* _SEITENAUSZUG_:
Insgesamt verhandeln die DGB-Gewerkschaften im Jahr 2022 für knapp 10 Millionen Beschäftigte neue Vergütungstarifverträge.

Die Tarifverdienste haben schon im vergangenen Jahr der Inflationsentwicklung hinterhergeschaut. Und 2022 gibt es eine ganz schwierige Tarifrunde für die Gewerkschaften

Nicht nur der Blick auf die (weiter steigenden) Sprit- oder Gaspreise lässt viele derzeit Schlimmes befürchten. Auf breiter Front steigen die Preise und wenn man sich anschaut, mit welchen Preissprüngen die dem Endverbrauch vorgelagerten Produktionsstufen konfrontiert sind, dann kann man sich ausrechnen, was und in welcher Größenordnung in den kommenden Monaten an die Verbraucher weitergegeben wird. Dabei hatte ein Teil der Ökonomen durchaus Entspannung in den prognostischen Raum gestellt: »Nach einer jährlichen Teuerungsrate von 5,3 Prozent im Dezember und 4,9 Prozent im Januar hatten Ökonomen gehofft, die Inflation könnte weiter sinken.« Aber: Das Gegenteil ist nun der Fall. Die Verbraucherpreise stiegen im Februar um 5,1 Prozent im Vergleich zum Vorjahresmonat, wie das Statistische Bundesamt mitteilt (Inflationsrate im Februar 2022 voraussichtlich +5,1 %). Wie kann das sein? Dazu die Bundesstatistiker: »Obwohl die Basiseffekte infolge der temporären Mehrwertsteuersenkung und dem Preisverfall der Mineralölprodukte im Jahr 2020 seit Januar 2022 entfallen, bleibt die Inflationsrate hoch. Einen Einfluss haben hier weiterhin coronabedingte Effekte, wie Lieferengpässe und deutliche Preisanstiege auf den vorgelagerten Wirtschaftsstufen sowie bei den Energieprodukten. Diese Effekte werden überlagert durch die Unsicherheiten infolge des Angriffs Russlands auf die Ukraine.« Die Begrifflichkeit „Unsicherheiten“ ist angesichts der dramatischen Ereignisse in der Ukraine und den massiven Sanktionen seitens der westlichen Welt gegen Russland weit mehr als nur „unterkühlt“.

 

Die wahrscheinlichen Folgen für das laufende Jahr werden heftig sein: „Damit ist eine Inflationsrate von unter vier Prozent für das Gesamtjahr 2022 eigentlich unrealistisch geworden.“ Mit diesen Worten wird Achim Truger, Mitglied im Sachverständigenrat zur Begutachtung der gesamtwirtschaftlichen Entwicklung, zitiert. „Je nach dem, wie die Gaspreise an die Verbraucher durchgereicht werden und der Gaspreis sich krisenbedingt entwickelt, können es auch über fünf oder sogar über sechs Prozent werden.“

Und seien wir ehrlich: Auch diese – angesichts der noch vor wenigen Wochen deutlich optimistischeren Inflationsprognosen für das laufende Jahr, die erheblich niedriger angesetzt waren – düsteren Aussagen könnten den Kaffeesatzleserei-Charakter derzeitiger Prognostik noch unterschätzen, je nach der möglichen weiteren Eskalation der offensichtlichen Kriegsverbrechen, die vor unseren Augen und Grenzen in der Ukraine ablaufen.

* _GEGEBENE DATEN_:
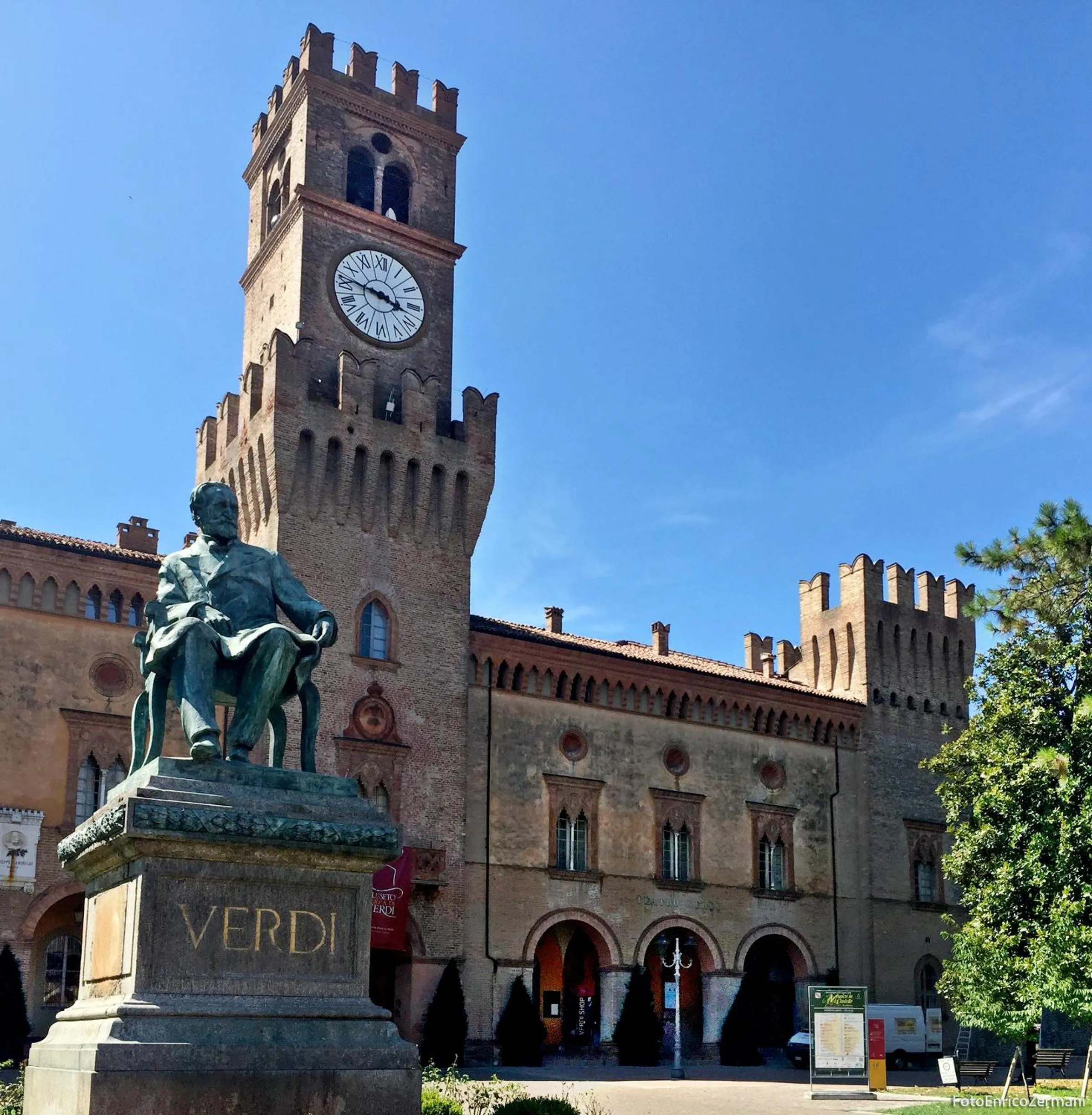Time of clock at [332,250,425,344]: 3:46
* * *
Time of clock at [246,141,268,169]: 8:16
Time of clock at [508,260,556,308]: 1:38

* _AUFGABE_: Tausche im Seitenauszug „Inflationsprognosen“ gegen „Preisprognosen“ aus und schreib die Stelle von „Und seien wir“ bis einschließlich „der Ukraine ablaufen.“ mit dieser Änderung noch einmal ab.

* _ANTWORT_:
Und seien wir ehrlich: Auch diese – angesichts der noch vor wenigen Wochen deutlich optimistischeren Preisprognosen für das laufende Jahr, die erheblich niedriger angesetzt waren – düsteren Aussagen könnten den Kaffeesatzleserei-Charakter derzeitiger Prognostik noch unterschätzen, je nach der möglichen weiteren Eskalation der offensichtlichen Kriegsverbrechen, die vor unseren Augen und Grenzen in der Ukraine ablaufen.